_TASK ITEM_
Please pull out every row below that contains the word "axis", and copy each of those rows in full.

'''

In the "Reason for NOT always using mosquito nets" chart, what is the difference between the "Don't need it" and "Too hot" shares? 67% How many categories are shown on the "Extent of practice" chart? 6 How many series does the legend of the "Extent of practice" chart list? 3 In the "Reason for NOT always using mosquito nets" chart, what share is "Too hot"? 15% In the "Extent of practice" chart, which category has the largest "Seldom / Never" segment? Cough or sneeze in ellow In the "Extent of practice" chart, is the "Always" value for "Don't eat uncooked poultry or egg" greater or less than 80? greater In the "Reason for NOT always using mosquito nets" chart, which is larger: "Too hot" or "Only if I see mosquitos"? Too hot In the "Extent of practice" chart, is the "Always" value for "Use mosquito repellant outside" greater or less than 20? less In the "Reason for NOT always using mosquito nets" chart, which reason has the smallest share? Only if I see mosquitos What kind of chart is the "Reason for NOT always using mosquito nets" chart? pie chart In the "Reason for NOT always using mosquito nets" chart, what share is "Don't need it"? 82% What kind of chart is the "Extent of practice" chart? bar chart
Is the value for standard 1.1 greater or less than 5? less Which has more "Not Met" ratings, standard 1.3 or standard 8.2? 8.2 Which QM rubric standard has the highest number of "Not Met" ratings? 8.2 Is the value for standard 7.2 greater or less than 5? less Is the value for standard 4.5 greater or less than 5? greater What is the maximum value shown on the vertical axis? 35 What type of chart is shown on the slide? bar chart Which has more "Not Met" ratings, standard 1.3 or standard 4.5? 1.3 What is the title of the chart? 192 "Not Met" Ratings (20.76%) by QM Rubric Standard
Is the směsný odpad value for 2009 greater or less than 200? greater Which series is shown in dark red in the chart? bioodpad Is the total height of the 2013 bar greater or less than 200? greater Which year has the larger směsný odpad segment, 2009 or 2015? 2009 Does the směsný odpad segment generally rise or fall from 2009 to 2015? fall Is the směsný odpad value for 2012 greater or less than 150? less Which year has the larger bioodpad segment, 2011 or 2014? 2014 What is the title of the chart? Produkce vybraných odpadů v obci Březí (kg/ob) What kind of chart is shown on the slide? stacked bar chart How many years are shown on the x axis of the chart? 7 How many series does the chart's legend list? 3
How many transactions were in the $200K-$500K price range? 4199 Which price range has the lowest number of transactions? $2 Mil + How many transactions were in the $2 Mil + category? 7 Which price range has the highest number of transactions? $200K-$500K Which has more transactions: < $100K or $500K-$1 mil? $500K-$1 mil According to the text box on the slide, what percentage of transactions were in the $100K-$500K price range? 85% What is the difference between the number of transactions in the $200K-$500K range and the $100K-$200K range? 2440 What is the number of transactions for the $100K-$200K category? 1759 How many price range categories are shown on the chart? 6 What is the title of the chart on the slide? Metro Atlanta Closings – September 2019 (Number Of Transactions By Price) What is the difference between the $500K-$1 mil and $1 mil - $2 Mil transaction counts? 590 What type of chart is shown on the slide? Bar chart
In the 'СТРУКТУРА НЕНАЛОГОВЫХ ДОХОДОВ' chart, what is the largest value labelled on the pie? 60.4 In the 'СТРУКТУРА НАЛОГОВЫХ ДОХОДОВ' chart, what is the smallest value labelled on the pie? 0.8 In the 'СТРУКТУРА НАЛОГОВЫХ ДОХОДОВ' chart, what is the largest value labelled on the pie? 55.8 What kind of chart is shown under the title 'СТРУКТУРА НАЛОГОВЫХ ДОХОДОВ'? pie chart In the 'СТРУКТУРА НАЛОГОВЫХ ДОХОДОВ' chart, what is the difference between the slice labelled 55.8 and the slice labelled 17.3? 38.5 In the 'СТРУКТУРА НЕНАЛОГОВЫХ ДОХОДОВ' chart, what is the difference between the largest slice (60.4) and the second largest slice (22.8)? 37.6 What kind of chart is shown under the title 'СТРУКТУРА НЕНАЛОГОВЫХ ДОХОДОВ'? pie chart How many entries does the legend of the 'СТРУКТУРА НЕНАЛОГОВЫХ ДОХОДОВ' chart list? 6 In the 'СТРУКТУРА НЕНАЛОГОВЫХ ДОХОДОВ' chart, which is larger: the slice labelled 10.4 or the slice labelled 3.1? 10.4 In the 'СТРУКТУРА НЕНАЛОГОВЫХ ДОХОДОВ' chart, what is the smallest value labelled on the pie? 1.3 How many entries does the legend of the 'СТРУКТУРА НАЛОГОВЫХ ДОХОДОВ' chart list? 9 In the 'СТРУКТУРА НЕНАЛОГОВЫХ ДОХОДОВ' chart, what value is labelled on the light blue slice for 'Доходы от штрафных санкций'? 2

'''

_WRITTEN SOLUTION_
Is the value for standard 1.1 greater or less than 5? less Which has more "Not Met" ratings, standard 1.3 or standard 8.2? 8.2 Which QM rubric standard has the highest number of "Not Met" ratings? 8.2 Is the value for standard 7.2 greater or less than 5? less Is the value for standard 4.5 greater or less than 5? greater What is the maximum value shown on the vertical axis? 35 What type of chart is shown on the slide? bar chart Which has more "Not Met" ratings, standard 1.3 or standard 4.5? 1.3 What is the title of the chart? 192 "Not Met" Ratings (20.76%) by QM Rubric Standard
Is the směsný odpad value for 2009 greater or less than 200? greater Which series is shown in dark red in the chart? bioodpad Is the total height of the 2013 bar greater or less than 200? greater Which year has the larger směsný odpad segment, 2009 or 2015? 2009 Does the směsný odpad segment generally rise or fall from 2009 to 2015? fall Is the směsný odpad value for 2012 greater or less than 150? less Which year has the larger bioodpad segment, 2011 or 2014? 2014 What is the title of the chart? Produkce vybraných odpadů v obci Březí (kg/ob) What kind of chart is shown on the slide? stacked bar chart How many years are shown on the x axis of the chart? 7 How many series does the chart's legend list? 3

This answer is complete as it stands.